SEB has mostly tracked the major indices pretty well-- particularly since Dec '08. It's price action doesn't support my hypothesis very well. On the other hand, COLM has definitely outperformed the markets. These are both family businesses that I believe are well run. I do wish SEB's executives were a bit more forthcoming with information, though. This is probably one of the main reasons it has been sidelined by Wall St.

Obviously looking at just 2 companies with a high degree of insider ownership over the short term is not even close to conclusive. I was impressed how well their stock prices held up compared to the rest of my portfolio and that's why I decided to look into it further.

Read this interesting and thought provoking study from Oxford that shows 9% excess returns v.s. the S&P 500 for firms where the CEO owns 10% of the outstanding shares or greater. This may indicate that choosing selected stocks with high insider ownership may also increase the upside potential in addition to limiting the downside.

IMHO, it's one of many important factors to consider when you're doing your research.

l

Sunday, May 3, 2009

As I've mentioned before, I'm slowly raising cash in order to exploit upcoming opportunities... I'm anticipating a large correction in the next 6-9 months.
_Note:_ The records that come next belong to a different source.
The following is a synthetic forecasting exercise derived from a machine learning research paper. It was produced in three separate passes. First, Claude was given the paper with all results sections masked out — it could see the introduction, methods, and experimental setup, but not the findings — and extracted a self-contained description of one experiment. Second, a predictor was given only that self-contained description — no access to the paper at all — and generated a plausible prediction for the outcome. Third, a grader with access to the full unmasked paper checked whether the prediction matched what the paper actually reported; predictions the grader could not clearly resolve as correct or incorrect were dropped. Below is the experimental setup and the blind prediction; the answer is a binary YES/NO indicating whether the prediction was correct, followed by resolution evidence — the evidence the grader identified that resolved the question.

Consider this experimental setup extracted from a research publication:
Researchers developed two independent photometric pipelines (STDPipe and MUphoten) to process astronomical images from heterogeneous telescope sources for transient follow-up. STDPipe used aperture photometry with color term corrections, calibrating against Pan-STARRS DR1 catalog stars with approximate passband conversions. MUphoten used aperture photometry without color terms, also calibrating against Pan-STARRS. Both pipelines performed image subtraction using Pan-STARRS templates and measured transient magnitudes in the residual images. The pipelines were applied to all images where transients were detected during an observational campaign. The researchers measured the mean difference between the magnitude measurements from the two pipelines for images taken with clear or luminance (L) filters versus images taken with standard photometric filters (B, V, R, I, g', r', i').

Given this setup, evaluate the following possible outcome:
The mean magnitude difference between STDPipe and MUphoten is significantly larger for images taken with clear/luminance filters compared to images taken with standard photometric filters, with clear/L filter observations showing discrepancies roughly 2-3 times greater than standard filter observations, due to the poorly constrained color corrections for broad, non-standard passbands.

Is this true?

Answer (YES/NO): YES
The market has become irrationally exuberant once again.

My estimate for AEO's intrinsic value is around $15-20/share, so I plan to sell it into strength.
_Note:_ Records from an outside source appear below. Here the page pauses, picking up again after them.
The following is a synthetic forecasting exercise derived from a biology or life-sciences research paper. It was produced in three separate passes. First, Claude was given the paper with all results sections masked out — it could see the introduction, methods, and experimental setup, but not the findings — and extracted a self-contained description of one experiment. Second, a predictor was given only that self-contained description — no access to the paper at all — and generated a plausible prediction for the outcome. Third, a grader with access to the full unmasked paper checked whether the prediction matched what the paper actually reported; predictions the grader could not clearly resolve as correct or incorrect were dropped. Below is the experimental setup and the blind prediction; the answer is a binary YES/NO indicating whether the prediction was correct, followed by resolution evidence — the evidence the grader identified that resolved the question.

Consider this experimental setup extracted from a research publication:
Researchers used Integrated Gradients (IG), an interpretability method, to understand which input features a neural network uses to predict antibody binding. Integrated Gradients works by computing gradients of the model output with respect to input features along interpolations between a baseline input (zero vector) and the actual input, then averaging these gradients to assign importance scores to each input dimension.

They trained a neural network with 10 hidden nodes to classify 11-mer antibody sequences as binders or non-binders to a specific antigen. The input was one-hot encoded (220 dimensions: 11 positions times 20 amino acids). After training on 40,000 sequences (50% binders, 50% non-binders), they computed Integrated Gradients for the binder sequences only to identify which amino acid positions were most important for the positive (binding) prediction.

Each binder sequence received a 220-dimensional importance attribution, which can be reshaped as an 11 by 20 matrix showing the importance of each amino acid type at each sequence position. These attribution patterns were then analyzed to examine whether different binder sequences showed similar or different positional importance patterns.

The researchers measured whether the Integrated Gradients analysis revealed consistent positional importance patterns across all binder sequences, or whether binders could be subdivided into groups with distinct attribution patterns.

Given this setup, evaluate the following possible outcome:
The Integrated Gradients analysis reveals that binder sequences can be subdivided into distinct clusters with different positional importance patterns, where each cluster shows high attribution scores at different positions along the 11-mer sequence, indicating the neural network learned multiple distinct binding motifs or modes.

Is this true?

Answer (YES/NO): YES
SPLS, a company with management that I've admired and owned for the longer term, is also approaching my guess for its intrinsic value of around $25/share. I'll sell it too soon. I wouldn't hesitate to buy it back again at <$15/share.

Targets I'm monitoring closely, all trading at least 30% above my entry position:

Y (I already own some)
CVL.UN
BDI.UN
PDLI
FACT (I already own some)
PFE
URI
KMX (own it, want more!)
BBEP
BBSI (I already own some)
COP

There are others as well. Yes, I know that many of the above are ideas shamelessly stolen from the revered (for excellent reasons) Mr. Klarman and Mr. Berkowitz. Imitation is definitely the most sincere form of flattery. I also believe that I deeply understand their investment thesis in these companies and my conviction to own them comes along with that understanding.